4.     4.   Willingness to sacrifice life years is constant over time. This assumes an individual is willing to trade off a remaining 25 years (20% of life) for better health, but that they will similarly give up two years in ten. In fact, willingness to sacrifice time for life quality varies according to the length of the time period.
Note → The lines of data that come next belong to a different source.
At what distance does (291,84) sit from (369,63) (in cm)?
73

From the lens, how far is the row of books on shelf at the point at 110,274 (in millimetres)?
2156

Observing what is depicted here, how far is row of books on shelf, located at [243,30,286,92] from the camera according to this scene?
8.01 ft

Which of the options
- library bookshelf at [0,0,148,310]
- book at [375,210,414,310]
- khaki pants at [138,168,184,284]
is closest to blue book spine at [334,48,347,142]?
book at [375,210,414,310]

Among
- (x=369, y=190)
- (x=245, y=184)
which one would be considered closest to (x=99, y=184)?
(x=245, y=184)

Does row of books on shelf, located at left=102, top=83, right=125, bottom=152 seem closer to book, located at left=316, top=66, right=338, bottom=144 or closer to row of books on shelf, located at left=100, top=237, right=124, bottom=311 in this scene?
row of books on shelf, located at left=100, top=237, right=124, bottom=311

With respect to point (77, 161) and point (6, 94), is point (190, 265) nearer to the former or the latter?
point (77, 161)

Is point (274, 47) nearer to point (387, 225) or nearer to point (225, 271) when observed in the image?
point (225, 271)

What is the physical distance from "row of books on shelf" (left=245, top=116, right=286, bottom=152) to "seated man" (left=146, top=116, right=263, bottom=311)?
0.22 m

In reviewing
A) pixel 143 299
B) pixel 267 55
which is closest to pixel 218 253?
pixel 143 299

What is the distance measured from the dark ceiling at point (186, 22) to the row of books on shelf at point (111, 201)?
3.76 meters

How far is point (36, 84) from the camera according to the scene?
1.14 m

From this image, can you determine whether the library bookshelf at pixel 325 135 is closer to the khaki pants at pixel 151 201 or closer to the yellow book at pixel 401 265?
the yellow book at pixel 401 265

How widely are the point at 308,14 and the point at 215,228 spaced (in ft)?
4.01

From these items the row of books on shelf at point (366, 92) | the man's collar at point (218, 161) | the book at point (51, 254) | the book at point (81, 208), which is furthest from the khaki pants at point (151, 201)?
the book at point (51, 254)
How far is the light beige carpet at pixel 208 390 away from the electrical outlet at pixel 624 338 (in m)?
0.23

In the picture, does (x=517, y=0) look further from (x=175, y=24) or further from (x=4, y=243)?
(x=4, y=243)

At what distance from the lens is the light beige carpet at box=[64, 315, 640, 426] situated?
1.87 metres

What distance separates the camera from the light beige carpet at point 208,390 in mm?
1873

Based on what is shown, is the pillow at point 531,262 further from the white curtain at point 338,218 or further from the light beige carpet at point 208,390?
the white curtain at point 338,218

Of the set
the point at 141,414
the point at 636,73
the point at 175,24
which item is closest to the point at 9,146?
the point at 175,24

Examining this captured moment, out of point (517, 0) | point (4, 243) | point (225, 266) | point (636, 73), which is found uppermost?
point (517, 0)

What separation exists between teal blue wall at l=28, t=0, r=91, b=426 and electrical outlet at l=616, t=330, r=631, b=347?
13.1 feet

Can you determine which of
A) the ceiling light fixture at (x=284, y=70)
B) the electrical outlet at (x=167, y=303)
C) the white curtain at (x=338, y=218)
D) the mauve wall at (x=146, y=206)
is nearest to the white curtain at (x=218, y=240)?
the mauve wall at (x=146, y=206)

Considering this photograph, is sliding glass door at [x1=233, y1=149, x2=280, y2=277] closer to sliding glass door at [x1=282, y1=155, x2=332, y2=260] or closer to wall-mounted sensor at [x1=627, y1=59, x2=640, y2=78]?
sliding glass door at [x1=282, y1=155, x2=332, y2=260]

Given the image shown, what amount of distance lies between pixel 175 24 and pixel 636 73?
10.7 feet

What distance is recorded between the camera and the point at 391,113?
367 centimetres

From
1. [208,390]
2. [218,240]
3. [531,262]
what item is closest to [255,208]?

Gerard Duru, Emeritus Research Director in Mathematics at the French National Centre of Scientific research (CNRS) said: “The underlying assumptions of the QALY outcome are very theoretical and are not verified in a real population. The QALY indicator is not a valid scientific scale. It is impossible to know what we are measuring, and therefore impossible to base a formula upon it. To be able to trust this formula, all four of these assumptions must be validated. If they aren’t we don’t have the right to use it.”

Experts suggest an approach that is less doctrinaire and more reactive to circumstance and each individual case.


ECHOUTCOME (European Consortium in Healthcare Outcomes and Cost-Benefit research) is made up of experts in healthcare, mathematics and economics from Data Mining International (Switzerland – Project leader), the University of Bocconi (Italy), the Université Libre de Bruxelles (Belgium), the French Society of Health Economics (SFES), Cyklad Group (France), Lyon Ingénierie Projets and the Claude Bernard University (France).